Doniesienie w sprawie Cieszyńskiego
Przekazała, że z odnalezionych w resorcie dokumentów wynika, że "wiceminister zdrowia (Janusz Cieszyński - red.) wypłaca zaliczkę wielomilionową, wiedząc, że to jest niezgodne z ustawą o finansach publicznych". - Nawet gdyby to nie był handlarz bronią, to nie możemy zapłacić z pieniędzy podatnika, za coś, co nie zostało jeszcze zrobione lub dostarczone - mówiła.

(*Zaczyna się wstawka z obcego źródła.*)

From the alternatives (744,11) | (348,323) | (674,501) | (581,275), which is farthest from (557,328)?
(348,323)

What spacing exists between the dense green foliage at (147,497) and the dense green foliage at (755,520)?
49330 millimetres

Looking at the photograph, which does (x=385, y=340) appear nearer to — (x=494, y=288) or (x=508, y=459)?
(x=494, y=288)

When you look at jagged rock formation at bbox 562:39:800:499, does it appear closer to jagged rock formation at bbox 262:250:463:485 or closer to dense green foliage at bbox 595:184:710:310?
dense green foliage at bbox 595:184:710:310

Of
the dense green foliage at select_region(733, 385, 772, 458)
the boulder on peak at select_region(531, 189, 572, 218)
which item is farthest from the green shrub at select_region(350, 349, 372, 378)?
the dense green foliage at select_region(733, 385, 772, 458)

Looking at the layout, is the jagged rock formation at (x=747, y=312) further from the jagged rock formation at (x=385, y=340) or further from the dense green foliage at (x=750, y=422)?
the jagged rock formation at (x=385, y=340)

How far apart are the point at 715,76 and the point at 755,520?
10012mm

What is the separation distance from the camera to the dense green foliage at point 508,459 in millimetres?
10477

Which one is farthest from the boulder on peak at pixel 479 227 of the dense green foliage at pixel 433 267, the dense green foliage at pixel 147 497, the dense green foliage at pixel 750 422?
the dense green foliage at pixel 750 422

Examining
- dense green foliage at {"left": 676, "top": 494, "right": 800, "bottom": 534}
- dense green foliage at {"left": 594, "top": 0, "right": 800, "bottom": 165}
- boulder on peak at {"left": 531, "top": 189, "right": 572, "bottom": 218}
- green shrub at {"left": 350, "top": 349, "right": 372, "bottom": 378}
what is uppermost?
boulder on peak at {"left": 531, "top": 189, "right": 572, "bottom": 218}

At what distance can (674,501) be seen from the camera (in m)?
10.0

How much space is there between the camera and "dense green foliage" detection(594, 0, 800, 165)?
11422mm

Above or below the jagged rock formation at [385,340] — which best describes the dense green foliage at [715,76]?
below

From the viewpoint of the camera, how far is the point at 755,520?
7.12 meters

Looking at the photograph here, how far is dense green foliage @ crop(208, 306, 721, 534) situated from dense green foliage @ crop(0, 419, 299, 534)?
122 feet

- Mówię o zakupie respiratorów i o decyzji pana ministra Cieszyńskiego - doprecyzowała.
Zwróciła uwagę, że miliony złotych zostały przeznaczone na zaliczkę "dla człowieka, który trudno powiedzieć, czy został sprawdzony przez służby, czy nie został sprawdzony".
Dopytywana o to, czy będzie doniesienie do prokuratury, odpowiedziała, że "zdecydowanie tak, to jest podstawa na złożenie doniesienia do prokuratury". - To jest przekroczenie, oczywiście, uprawnień urzędnika - mówiła.
Czytaj więcej: Minister Cieszyński da każdemu młodemu Polakowi komputer. I twierdzi, że nie prowadzi kampanii >>>
Respiratory od handlarza bronią
Na mocy umowy zawartej z Ministerstwem Zdrowia w kwietniu 2020 roku handlarz bronią miał dostarczyć 1241 respiratorów. Resort natychmiast przelał na konta niewielkiej firmy E&K, specjalizującej się w obrocie bronią oraz organizacją transportów z trudno dostępnych regionów świata, zaliczkę w kwocie 35 milionów euro (około 160 milionów złotych).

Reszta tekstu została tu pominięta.